Preocupado
com as repercussões eleitorais, para o seu partido, da grave crise da água em São Paulo e na tentativa
de desqualificar qualquer crítica a seu governo em relação ao tema, o
governador Geraldo Alckmin enviou uma “dura”
carta ao secretário-geral da ONU, Ban Ki-moon, queixando-se das
análises e condutas da relatora especial da ONU para o direito à água, Catarina de
Albuquerque, que visitou o Brasil em missão oficial no final do ano passado.
Alckmin
questiona declarações feitas pela relatora à Folha de S. Paulo, em agosto deste ano, ocasião na qual
esteve novamente no país, em visita não oficial, a convite da Associação
Nacional dos Serviços Municipais de Saneamento (Assemae), da Frente Nacional
pelo Saneamento Ambiental e de outras instituições, para participar de debates
e aulas sobre o tema de sua especialidade – o direito humano à água.
Irritado
com as posições da relatora, que questiona a atuação da Sabesp em relação à
garantia deste direito para a população de São Paulo, o governador reclama que
ela não conversou com a empresa em agosto para ouvir seus argumentos e que
incorreu em grave erro ao dizer que as perdas de água em São Paulo são de 40% (e
não de 31,2%!, depois corrigido pelo jornal, que reconheceu o erro do
jornalista), e ainda afirma que a ONU não pode se manifestar em momentos
eleitorais.
Tive
a oportunidade de conhecer Catarina de Albuquerque, jurista portuguesa, durante
meus dois mandatos como relatora da ONU para o direito à moradia, concluídos em
junho deste ano. Neste período pude atestar a seriedade e independência com que
Catarina desenvolve seu trabalho. Infelizmente, o governador Geraldo Alckmin
demonstra que não conhece o papel de um relator especial, nem o funcionamento
do sistema de procedimentos especiais, ao qual as relatorias da ONU estão
vinculadas, nem muito menos o “código de conduta” que acusa Catarina
Albuquerque de ter violado.
Ao
enviar carta ao secretário-geral Ban Ki-moon, Alckmin ignora que a relatora não
é funcionária da ONU e que não responde, portanto, ao seu comando central. Os
relatores são especialistas eleitos pelo Conselho de Direitos Humanos da ONU
para desenvolver um trabalho com total independência, visitando países e
realizando pesquisas temáticas na sua área de atuação. Esse trabalho é então
apresentado ao Conselho de Direitos Humanos ou à Assembleia Geral, a partir de
relatórios que trazem análises e recomendações.
Além
disso, a relação entre o Conselho de Direitos Humanos e os países se dá por
meio da representação diplomática dos países junto aos escritórios da ONU em
Genebra ou em Nova York.
O Estado de São Paulo não é um Estado Membro da ONU. Ao se
dirigir diretamente ao órgão, o governador parece também ignorar as atribuições
de cada instância de governo em sua relação com a ONU.
Quando
da realização de sua visita oficial, em dezembro de 2013, Catarina cumpriu
todos os requisitos exigidos: reuniu-se com órgãos governamentais das cidades
que visitou, ouviu dirigentes de empresas de abastecimento de água e
saneamento, inclusive a Sabesp, visitou municípios em diversos estados e
escutou também representantes da sociedade civil. Só depois disso dirigiu-se à
imprensa. Quando retornou ao país em agosto, concedeu entrevista à Folha, que
queria comentar o seu relatório oficial, já então divulgado publicamente.

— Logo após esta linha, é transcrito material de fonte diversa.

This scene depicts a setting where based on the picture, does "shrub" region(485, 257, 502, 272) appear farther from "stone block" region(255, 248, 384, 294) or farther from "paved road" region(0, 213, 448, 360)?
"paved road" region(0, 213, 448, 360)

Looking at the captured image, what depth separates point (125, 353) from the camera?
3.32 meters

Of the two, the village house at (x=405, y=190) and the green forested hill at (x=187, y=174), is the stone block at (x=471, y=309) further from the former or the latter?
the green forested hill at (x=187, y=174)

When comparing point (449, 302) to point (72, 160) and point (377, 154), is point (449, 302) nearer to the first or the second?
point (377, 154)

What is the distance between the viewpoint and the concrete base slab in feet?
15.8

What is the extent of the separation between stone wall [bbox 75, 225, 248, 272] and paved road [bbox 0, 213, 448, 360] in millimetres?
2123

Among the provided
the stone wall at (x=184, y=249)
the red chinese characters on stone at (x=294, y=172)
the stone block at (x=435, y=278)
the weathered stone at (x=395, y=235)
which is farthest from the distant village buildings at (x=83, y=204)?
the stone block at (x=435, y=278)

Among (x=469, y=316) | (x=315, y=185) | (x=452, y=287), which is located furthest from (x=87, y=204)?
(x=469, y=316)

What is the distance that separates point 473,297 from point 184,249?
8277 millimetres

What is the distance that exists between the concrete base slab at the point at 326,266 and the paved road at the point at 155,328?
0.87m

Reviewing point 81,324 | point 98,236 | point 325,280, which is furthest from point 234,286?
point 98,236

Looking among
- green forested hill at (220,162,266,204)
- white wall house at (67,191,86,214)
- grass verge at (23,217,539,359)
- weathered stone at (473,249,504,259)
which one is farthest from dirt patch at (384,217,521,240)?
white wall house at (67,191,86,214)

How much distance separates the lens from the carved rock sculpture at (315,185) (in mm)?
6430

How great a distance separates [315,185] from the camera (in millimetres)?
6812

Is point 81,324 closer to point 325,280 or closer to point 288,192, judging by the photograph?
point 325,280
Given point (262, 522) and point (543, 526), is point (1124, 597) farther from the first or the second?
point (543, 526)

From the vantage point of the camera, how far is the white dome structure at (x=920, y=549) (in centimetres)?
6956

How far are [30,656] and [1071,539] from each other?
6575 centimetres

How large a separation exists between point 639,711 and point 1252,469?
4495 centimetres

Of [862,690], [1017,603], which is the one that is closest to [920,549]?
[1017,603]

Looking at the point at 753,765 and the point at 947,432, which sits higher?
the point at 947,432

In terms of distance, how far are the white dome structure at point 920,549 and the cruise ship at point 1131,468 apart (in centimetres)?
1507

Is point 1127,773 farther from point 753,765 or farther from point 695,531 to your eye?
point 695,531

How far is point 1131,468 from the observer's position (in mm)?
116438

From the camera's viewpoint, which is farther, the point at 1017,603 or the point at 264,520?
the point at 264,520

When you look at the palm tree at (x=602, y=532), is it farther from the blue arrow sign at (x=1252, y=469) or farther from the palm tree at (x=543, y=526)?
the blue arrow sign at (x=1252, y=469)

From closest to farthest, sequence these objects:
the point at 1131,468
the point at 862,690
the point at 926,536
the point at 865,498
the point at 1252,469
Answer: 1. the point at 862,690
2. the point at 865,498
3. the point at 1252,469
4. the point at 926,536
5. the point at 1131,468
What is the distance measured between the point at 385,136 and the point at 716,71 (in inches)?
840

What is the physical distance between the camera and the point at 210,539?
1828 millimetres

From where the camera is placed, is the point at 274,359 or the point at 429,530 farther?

Evidentemente, como a qualquer membro da imprensa, interessava ao jornalista
relacionar o relatório (elaborado antes do colapso da água em São Paulo ) à crise, assunto
“quente” do momento.
A
maior parte do conteúdo da entrevista é uma explicação, em termos mais diretos,
do conteúdo de seu relatório oficial. O relatório, aliás, já apontava perigos
de desabastecimento de água no país, citando dados da Agência Nacional de Águas
(ANA), assim como a inadequação de posturas como a da Sabesp de não fornecer
serviços de abastecimento de água e de saneamento em assentamentos informais.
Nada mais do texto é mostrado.